*Recorded data:*
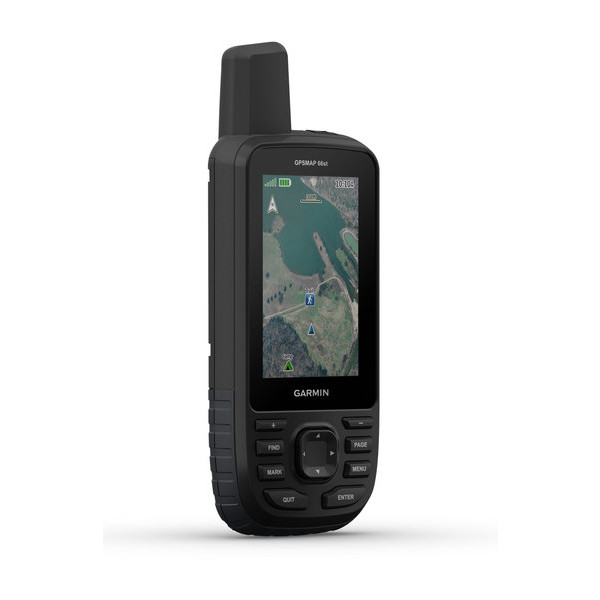 GPSMAP® 66st 1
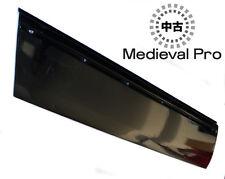 Medieval-Pro Fiberglass Restoration Panel Lower Door Cap Right 84-87 Honda CRX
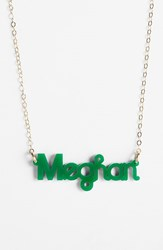 Women's Moon And Lola 'Zebra Block Font' Personalized Nameplate Pendant Necklace Emerald Gold
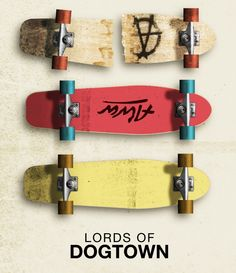 Lords Of Dogtown - Movie Poster Art Print by Joel Amat Güell Lords Of Dogtown, Old School Skateboards, Z Boys, Minimal Movie Posters, Movie Poster Art, Film Posters, Longboarding, Snowboards, Great Movies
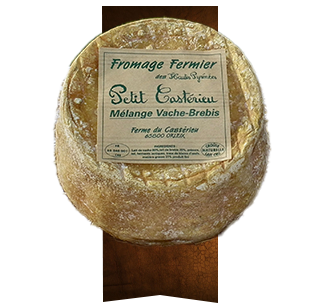 Fromage vache brebis, portion 500g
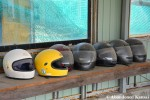 Abandoned Racing Helmets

*Aim of the exercise:* The lines to repeat run from the line containing "Fromage vache brebis, portion 500g" through the last line of the material above; give them exactly, without the pictures.

*Output for this exercise:*
 Fromage vache brebis, portion 500g
 Abandoned Racing Helmets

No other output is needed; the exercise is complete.